RMS Empress of France, formerly SS Alsatian was an ocean liner built in 1913-1914 by William Beardmore and Company at Glasgow in Scotland for Allan Line.
In total, the ship's service history encompasses 99 trans-Atlantic voyages, 5 trans-Pacific voyages, and 8 other cruises in addition to her war service.

Service
This ship was the first North Atlantic liner with a cruiser stern. The vessel was built by William Beardmore & Co Ltd. at Glasgow. She was an 18,481 gross register tonnage ship, length 571.4 ft x beam , two funnels, two masts, four propellers and a speed of 18 knots. Her initial configuration provided accommodation for 287 1st class, 504 2nd class and 848 3rd class passengers.
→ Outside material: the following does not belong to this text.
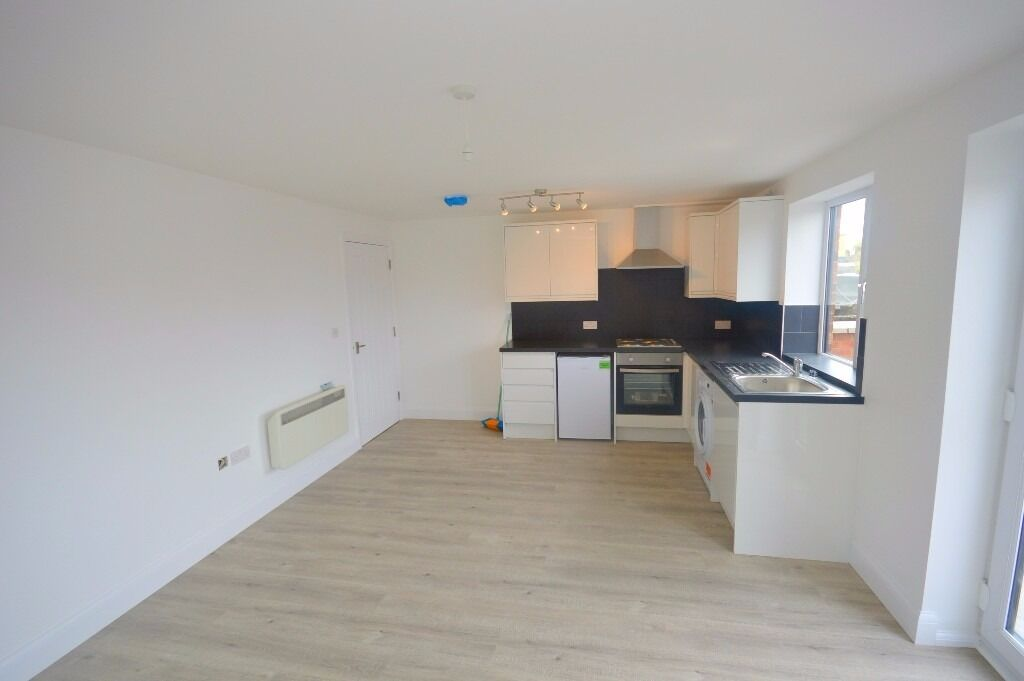 1 Bedroom brand new flat on 2nd floor, Ilford Lane, Ilford, part dss with Homeowner Guarantor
The ocean liner was initially launched as SS Alsatian on 22 March 1912. She sailed from Liverpool on her maiden voyage to Saint John, New Brunswick for the Allan Line on 17 January 1914. On 22 May 1914, set out on her first trans-Atlantic crossing from Liverpool to Quebec.
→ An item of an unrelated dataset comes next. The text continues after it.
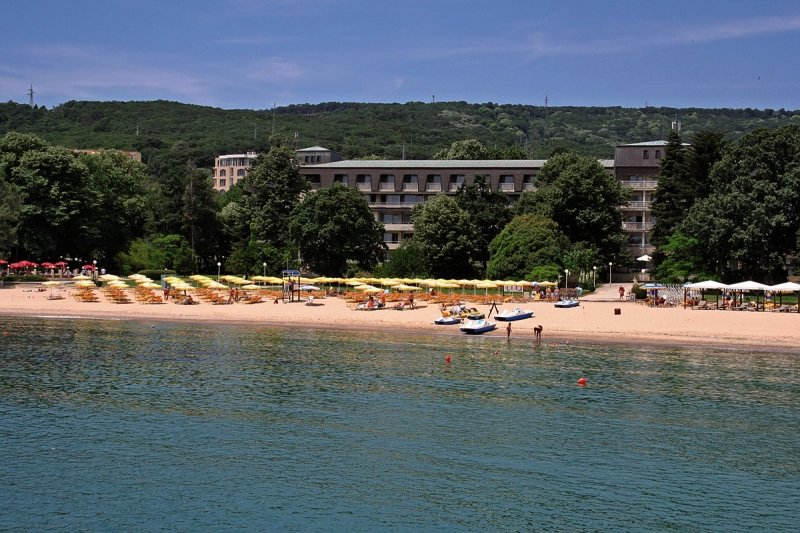 Riviera Holiday Club - Lotos Hotel Außenaufnahme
Her last voyage that summer began on 17 July 1914; and when she returned to Europe, the nascent war in Europe brought a close to this truncated peacetime period of the ship's history.

World War I
During the First World War, Alsatian was converted into an Armed Merchant Cruiser, with an initial armament of eight 4.7-inch (120-mm) guns, although she was later re-armed with eight 6-inch (152-mm) guns and two 6-pounder (57-mm) anti-aircraft guns. Following conversion, she joined the 10th Cruiser Squadron patrolling off the Shetland Islands as part of the Northern Patrol maintaining the blockade of Germany. HMS Alsatian became flagship for Rear-Admiral Sir Dudley de Chair.  Later, Alsatian served as flagship for Vice-Admiral Sir Reginald Tupper.  During the war years, she became one of the first ships to be fitted with the new wireless direction-finding apparatus.  After the squadron was retired in 1917, she was re-fitted for peacetime service.

Between the wars

At war's end, the ship was added to the fleet of Canadian Pacific Ocean Services Ltd. (CP), which absorbed the entire Allan Line fleet.  On 28 September 1918, Alsatian began her first voyage from Liverpool to Canada as a newly flagged ship of the Canadian Pacific fleet. After a second, trans-Atlantic voyage, Alsatian was taken out of service for refitting at Glasgow.

The ship was renamed Empress of France on 4 April 1919.

The first voyage as Empress of France began on 26 September 1919. She sailed from Liverpool to Quebec. On 3 May 1922, her regular route was changed; and she sailed between Southampton, Cherbourg and Quebec.  On 31 May 1922, the route was modified yet again; and she sailed between Hamburg, Southampton, Cherbourg and Quebec.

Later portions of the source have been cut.